- **Quoted passage**:
____________________

At a June 2013 meeting, the European Union Committee of Experts on Rare Diseases (EUCERD) adopts a set of Core Recommendations on Rare Disease Patient Registration and Data Collection. The recommendations call for:

“ … international operability of registries and data bases in order for knowledge and data to be pooled and shared. Rare diseases suffer from fragmented knowledge, scattered expertise and patients, and research duplication. Interoperability on a global scale would enable data to be sufficiently pooled to “reach sufficient statistically significant numbers for clinical research and public health purposes”. Using international coding and nomenclature, minimum common data sets, and good practice guidelines would enhance interoperability and maximize the utility of registries and databases.

The involvement of all stakeholders, including patients, policymakers, researchers, clinicians, and industry in designing, maintaining and governing registries is also called for. Collected data needs to be available to the benefit of public health and research and adaptable for regulatory purposes, including post-marketing surveillance of treatments and observational real life studies. Finally, registries and databases must be financially sustainable …”.

II – Australia

Prana Biotechnology presents a world first, patient-reported outcomes study for Huntington’s Disease (HD) in a poster presentation at the 17th Annual Congress of Parkinson’s Disease and Movement Disorders being held in Sydney. The poster presentation details a new benchmarking system to assess the problems experienced by people with HD. The full poster is available here.

____________________

- **Provided material**:
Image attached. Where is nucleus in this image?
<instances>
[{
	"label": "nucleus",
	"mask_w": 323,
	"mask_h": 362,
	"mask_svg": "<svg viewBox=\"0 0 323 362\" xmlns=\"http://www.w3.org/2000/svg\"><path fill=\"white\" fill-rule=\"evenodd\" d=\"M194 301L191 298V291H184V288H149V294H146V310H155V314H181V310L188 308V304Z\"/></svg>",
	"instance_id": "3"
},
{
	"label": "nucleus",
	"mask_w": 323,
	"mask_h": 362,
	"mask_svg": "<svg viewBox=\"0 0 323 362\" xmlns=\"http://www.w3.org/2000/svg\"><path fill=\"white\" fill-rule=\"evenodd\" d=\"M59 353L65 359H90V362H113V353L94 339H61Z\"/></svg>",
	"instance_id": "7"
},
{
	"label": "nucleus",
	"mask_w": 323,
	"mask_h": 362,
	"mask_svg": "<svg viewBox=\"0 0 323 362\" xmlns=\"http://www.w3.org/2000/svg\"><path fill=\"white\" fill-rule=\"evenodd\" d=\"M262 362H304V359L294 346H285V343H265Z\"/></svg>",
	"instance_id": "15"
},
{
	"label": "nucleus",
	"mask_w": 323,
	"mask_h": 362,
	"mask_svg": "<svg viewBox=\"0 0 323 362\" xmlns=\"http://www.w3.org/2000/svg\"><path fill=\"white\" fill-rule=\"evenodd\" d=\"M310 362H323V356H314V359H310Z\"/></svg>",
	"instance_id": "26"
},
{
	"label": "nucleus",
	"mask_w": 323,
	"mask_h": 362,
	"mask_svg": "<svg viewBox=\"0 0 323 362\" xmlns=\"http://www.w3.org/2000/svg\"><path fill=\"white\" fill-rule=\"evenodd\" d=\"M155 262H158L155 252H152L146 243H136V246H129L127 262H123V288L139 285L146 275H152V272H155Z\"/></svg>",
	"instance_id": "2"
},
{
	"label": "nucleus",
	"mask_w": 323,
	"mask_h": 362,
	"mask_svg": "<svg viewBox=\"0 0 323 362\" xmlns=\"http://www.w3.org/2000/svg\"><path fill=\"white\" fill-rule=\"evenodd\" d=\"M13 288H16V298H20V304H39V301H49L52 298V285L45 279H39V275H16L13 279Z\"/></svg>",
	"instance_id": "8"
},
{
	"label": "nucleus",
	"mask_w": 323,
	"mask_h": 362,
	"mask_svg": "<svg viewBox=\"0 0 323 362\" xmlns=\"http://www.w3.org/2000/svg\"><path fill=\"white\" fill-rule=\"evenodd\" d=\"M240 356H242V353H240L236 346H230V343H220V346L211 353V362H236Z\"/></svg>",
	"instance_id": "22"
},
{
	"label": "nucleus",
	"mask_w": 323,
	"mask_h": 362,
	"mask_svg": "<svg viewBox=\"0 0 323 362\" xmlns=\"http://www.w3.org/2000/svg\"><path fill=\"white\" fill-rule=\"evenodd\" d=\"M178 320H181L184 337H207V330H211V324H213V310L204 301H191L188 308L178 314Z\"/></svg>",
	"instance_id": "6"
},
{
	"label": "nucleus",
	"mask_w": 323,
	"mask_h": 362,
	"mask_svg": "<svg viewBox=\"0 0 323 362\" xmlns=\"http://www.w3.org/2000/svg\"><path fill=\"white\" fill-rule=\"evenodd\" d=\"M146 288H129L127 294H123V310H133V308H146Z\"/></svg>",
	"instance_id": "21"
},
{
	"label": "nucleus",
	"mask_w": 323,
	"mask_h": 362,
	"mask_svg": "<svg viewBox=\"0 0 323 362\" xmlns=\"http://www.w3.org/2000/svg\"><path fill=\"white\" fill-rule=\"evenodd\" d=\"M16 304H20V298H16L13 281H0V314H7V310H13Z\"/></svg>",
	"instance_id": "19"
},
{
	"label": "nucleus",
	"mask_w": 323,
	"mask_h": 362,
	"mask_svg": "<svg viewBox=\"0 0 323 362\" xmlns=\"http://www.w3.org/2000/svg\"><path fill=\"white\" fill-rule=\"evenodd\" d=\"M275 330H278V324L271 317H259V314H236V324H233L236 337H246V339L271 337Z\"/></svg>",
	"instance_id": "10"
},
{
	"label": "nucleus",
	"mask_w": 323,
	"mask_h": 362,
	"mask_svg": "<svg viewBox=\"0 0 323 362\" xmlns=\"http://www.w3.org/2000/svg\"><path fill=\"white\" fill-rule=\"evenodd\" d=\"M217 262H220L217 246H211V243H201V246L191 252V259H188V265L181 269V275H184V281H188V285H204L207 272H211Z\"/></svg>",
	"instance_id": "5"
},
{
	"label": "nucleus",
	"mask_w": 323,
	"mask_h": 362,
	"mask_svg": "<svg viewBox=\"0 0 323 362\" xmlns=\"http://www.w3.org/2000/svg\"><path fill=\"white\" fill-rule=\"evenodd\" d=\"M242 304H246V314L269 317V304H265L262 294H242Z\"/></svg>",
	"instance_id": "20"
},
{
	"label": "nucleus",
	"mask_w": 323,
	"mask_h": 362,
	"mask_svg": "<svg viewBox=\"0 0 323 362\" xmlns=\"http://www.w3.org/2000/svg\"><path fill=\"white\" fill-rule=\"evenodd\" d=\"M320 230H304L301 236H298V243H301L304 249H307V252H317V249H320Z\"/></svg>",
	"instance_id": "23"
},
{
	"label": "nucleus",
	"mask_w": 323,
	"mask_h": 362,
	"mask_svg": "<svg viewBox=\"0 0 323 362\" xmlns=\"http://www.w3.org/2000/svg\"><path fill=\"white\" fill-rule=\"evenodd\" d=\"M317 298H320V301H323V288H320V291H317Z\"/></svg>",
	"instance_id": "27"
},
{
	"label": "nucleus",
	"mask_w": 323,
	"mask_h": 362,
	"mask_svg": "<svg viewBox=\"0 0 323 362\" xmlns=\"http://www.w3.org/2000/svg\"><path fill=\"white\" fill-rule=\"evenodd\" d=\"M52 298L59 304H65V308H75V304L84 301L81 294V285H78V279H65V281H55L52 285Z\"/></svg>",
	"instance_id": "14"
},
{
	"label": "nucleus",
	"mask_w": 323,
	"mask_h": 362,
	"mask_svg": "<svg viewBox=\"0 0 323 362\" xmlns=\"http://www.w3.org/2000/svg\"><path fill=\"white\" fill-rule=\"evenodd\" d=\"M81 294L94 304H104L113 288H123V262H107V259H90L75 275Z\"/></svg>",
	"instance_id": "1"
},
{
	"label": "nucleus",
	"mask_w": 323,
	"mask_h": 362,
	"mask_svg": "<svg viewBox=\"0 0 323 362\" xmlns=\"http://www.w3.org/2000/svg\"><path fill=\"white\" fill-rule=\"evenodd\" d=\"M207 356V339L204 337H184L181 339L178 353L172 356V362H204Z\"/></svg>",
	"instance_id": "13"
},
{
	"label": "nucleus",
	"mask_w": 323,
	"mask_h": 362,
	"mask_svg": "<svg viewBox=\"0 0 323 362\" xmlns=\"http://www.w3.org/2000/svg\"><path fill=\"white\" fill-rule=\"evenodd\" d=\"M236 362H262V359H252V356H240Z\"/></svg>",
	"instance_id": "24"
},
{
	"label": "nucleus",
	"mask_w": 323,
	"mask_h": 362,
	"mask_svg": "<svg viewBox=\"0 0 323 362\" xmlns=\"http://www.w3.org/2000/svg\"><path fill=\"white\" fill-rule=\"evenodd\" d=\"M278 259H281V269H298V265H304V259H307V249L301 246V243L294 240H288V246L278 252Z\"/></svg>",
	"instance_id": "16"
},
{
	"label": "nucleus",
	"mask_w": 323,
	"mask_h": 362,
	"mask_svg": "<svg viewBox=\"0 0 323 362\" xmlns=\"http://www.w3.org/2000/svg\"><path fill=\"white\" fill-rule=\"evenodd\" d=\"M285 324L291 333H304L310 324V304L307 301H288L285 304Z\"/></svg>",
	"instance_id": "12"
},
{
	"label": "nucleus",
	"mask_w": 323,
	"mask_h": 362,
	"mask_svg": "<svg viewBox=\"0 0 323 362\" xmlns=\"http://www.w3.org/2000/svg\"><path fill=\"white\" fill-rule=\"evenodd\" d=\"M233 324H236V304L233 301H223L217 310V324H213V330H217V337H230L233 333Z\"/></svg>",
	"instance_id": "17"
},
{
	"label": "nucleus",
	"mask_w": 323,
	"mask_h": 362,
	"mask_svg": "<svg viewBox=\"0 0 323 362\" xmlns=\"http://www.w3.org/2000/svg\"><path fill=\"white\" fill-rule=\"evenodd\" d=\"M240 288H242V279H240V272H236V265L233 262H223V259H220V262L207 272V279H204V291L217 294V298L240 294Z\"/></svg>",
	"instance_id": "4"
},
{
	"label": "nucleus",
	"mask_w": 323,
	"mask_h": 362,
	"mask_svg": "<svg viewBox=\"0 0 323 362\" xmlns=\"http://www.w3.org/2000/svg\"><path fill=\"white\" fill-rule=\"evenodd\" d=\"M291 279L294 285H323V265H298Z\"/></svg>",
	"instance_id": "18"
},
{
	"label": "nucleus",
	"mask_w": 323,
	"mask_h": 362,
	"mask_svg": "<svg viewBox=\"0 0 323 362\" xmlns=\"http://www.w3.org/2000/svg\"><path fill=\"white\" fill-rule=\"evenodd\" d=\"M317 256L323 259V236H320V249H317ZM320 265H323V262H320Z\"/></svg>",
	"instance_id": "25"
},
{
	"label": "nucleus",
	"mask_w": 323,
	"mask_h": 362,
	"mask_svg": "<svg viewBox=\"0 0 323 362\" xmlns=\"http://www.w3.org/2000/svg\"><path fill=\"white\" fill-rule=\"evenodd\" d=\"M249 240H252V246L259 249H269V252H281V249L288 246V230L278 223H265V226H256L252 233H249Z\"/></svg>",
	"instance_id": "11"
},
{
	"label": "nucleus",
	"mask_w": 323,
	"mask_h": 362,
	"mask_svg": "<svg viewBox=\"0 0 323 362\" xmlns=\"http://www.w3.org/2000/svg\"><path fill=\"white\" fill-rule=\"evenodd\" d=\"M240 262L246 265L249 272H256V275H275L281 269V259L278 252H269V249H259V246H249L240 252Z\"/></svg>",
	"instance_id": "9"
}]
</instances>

____________________

- **What this task involves**: In the rare disease registry text, which body adopted the Core Recommendations on Rare Disease Patient Registration and Data Collection in June 2013? The records have no connection to the text.

- **Reply**: The European Union Committee of Experts on Rare Diseases (EUCERD).